Re: Soundness of signature verification excluding unsigned empty merges

Elijah Newren <newren@xxxxxxxxx> · Tue, 21 Mar 2023 18:41:00 -0700

Hi,

On Tue, Mar 21, 2023 at 4:21 AM Lundkvist Per
<per.lundkvist@xxxxxxxxxxxxx> wrote:
>
> Hi,
>
> We are investigating adding commit and tag signatures into our existing
> repositories. We currently use the common workflow of developers merging commits
> to master using an internal git hosting service after having passed code
> review.
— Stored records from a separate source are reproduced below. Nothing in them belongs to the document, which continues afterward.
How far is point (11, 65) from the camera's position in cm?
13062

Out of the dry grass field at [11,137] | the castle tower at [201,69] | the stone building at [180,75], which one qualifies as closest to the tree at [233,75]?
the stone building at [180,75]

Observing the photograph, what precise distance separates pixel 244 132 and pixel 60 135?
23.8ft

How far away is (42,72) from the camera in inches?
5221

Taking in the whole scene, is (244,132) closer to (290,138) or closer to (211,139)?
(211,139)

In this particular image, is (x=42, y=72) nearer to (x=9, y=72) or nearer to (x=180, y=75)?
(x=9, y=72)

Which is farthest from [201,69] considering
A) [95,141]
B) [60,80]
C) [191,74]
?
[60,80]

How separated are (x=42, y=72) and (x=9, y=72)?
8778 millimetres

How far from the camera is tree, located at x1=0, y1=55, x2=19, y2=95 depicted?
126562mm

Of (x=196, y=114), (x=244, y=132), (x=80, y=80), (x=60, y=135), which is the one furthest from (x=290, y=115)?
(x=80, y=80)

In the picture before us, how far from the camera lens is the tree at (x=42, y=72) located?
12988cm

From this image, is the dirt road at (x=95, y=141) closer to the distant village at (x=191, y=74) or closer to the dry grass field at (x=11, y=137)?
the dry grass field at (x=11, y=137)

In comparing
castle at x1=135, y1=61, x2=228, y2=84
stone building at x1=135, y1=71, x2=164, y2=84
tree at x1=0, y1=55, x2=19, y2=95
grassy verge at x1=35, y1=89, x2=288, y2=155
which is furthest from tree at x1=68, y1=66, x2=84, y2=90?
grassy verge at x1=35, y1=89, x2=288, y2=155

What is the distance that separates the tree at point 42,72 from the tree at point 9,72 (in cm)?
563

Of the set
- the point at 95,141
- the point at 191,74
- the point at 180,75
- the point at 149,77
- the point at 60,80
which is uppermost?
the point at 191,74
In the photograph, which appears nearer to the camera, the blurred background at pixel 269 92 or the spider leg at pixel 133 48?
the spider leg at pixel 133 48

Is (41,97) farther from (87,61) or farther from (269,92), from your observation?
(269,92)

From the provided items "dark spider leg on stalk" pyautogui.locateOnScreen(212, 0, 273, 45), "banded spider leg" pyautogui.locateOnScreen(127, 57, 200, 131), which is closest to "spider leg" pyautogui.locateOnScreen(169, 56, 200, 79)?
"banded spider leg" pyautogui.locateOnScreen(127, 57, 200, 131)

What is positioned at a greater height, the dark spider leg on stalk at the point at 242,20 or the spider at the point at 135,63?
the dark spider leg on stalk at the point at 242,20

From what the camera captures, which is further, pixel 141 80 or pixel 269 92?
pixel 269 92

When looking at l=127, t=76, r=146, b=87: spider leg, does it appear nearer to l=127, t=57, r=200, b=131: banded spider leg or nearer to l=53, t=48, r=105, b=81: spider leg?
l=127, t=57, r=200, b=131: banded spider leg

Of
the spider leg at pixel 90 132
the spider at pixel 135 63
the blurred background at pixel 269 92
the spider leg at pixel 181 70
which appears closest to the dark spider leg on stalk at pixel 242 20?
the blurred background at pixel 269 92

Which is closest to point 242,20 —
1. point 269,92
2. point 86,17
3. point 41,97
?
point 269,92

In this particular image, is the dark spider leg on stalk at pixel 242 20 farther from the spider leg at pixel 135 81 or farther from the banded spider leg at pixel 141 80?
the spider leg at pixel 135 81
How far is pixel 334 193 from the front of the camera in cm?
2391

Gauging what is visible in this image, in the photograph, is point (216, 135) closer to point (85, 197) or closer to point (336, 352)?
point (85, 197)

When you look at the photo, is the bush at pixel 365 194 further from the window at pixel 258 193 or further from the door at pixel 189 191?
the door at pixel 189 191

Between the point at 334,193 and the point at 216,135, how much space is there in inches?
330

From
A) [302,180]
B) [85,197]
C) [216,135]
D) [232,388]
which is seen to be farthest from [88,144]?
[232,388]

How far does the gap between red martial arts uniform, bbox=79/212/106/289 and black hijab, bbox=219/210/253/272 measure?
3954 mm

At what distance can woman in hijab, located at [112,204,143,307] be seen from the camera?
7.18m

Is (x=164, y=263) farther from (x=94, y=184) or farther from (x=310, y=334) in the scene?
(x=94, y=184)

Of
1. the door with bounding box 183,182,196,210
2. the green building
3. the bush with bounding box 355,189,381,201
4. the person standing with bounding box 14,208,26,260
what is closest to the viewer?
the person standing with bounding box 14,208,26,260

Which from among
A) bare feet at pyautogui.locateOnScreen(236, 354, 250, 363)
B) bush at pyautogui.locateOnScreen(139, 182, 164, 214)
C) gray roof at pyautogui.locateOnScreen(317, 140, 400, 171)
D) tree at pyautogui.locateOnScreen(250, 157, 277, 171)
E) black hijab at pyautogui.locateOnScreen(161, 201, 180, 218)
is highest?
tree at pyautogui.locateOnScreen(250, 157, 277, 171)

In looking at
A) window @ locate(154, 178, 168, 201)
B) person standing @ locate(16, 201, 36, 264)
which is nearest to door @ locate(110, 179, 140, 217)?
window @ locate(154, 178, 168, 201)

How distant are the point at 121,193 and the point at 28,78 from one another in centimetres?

Non-local merges like this would then be unsigned.
>
> But it seems like if we allow unsigned empty merge commits, i.e. those that
> themselves do not introduce any any other change than what its parents
> introduce, and require all other commits to be properly validated, then we can
> safely validate the whole repository?

What does "validate" mean in this context?  Junio asked a bit about this.

An alternative he didn't bring up is perhaps you are trying to protect
against supply chain attacks, with a scenario such as someone gains
remote access to some computers on your system, but not to any gpg
keys (because developers are using gpgs on yubikey or something like
that).  In such a case, you might ask the question of whether you can
determine if such an attacker has inserted additional commits to your
history.  You can use gpg-signed commits by known gpg-keys to rule out
most commits as being from a potential attacker, but odds are your git
hosting service does merges but doesn't sign them.  You want a way to
differentiate between merges it makes and ones an attacker might sneak
in.  And you are trying to equate "unsigned empty merge commit" with
"was a clean merge anyway, and we're not worried about any permutation
of clean merges of signed code".

Or maybe you mean something completely different by "validate".

Junio brushed over whether you could assume "unsigned empty merge
commit" is equivalent to "was a clean merge", so I'll focus on that.
You often can make such an assumption, but it's not valid in general.

> A simple naive example of this would look something like this:
>
>     rc=0
>     tags=$(git for-each-ref --format '%(objectname)' refs/tags)
>     tags_verified=$(for i in $tags; do git verify-tag --format='%(objectname)' "$i"; done)
>
>     for i in $(git rev-list HEAD --no-merges --not $tags_verified); do
>         git verify-commit "$i" || rc=1
>     done
>
>     for i in $(git rev-list HEAD --merges --not $tags_verified); do
>         diff=$(git show --text --pretty=format: --diff-merges=cc "$i")
>         git verify-commit "$i" || [ ! "$diff" ] || rc=1
>     done
>
>     exit $rc
>
> Or is this a faulty strategy?

It's faulty, but it'd only rarely trip you up.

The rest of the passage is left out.